XVI. Вознесение до мифа
Следует честно признать и твердо уразуметь, что водить ручкой по бумаге, дуть в затейливые, прихотливые подобы, изобретать метафоры и всякого рода близнецов словечек…
(природа богато, хоть куда, одарила Кузьму, а ведь сказано: кому много дано, с того много и спросится, завидные, выигрышные способности, невероятные, если позволительно так выразиться, сверхспособности, мастер импровизаций, умел выдумывать, изобретать художественные штучки, совершенство сверхформ, совершенное сверхподобие, настолько совершенно, что порою не вполне доходчиво в силу известной абстракции, разряженности, эллипсисов, да и сам ты, Кузьма, иногда не понимал, забывал смысл написанного, не говоря о несчастных твоих поклонницах, задыхающихся в безвоздушном пространстве эллипсисов и неизвестно откуда взятых цитат: “И спасибо за то, что так любезно удержался от цитирования. Почти не над чем было голову ломать” (видимо, из письма Лены Диксон, заокеанской, “звезды вечерней”); его находки на уровне лучших метафор Олеши, всяких там синих груш, цыганских девочек ростом с веник, мальчиков, запутавшихся в соплях!)
… – отнюдь не мушкетерское занятие, да и не занятие настоящего человека, избранника Божья, и не в этом Кузьма!почерк у него ужасный, развинченный, юродивый – натуральные, речистые каракули; Зощенко вообще считал, что писательство не мужское занятие (“Голубая книга”), это мнение о литераторах поддержали бы Чехов, Т. Манн; чтимый мною Парамонов (всегда с удовольствием его слушаю) смело прет еще дальше, готов декларировать культуроборческий, луддистский тезис, мол, все несчастья России проистекают из-за греховного, романтического преклонения перед литературой, из-за хороших книг, из-за всех этих бесчисленных Толстых, Достоевских, Пушкиных все наши неудачи, поражения, катастрофы; стишки, отраженную жизнь, фикцию, мы любим больше, чем самою жизнь. Не верим, не хотим верить, вредная поповская выдумка!

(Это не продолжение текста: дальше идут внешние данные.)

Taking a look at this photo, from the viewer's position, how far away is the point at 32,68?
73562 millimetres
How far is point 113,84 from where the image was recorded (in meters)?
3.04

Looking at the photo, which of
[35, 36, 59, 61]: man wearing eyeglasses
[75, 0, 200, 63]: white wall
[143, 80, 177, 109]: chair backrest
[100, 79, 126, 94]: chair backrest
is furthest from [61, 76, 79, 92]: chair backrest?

Я твердил, то и дело звал на подмогу Бердяева, повторял, всерьез доказывал, все так и должно быть, что от гения (т.е. от Кузьмы) и не должно ничего остаться, таков закон природы, неумолимый, неотвратимый рок; а теперь хочу попротиворечить себе: проза Кузьмы очень хороша и принадлежит к лучшим литературным образцам той эпохи, а главное, о ней без преувеличения можно сказать, что она написана абсолютно свободным, внутренне расконвоированным человеком. Осторожно вверну на этот раз не Бердяева, а себя, не потому, что так уж горячо люблю себя (острота Маяковского, “себе, горячо любимому”, вспомним!), а потому что подслушано, удачно было сказано, лучше, метче не скажешь, не большая беда и повторить; в повести “Кухня” (“Континент”, 1998, №95), Эдик Бирон, вообще-то персонаж из “Бунта”, говорит о кузьмовской “Белой уточке”: “…совершенно шедевральная штучка, вкус и энергия, точное, мускулистое слово, без изъяна, фактически это поэма, лучшее, что есть в современной русской литературе… смекалистая своя морфология, свой синтаксис, новое, нужное слово, ничего не скажешь”.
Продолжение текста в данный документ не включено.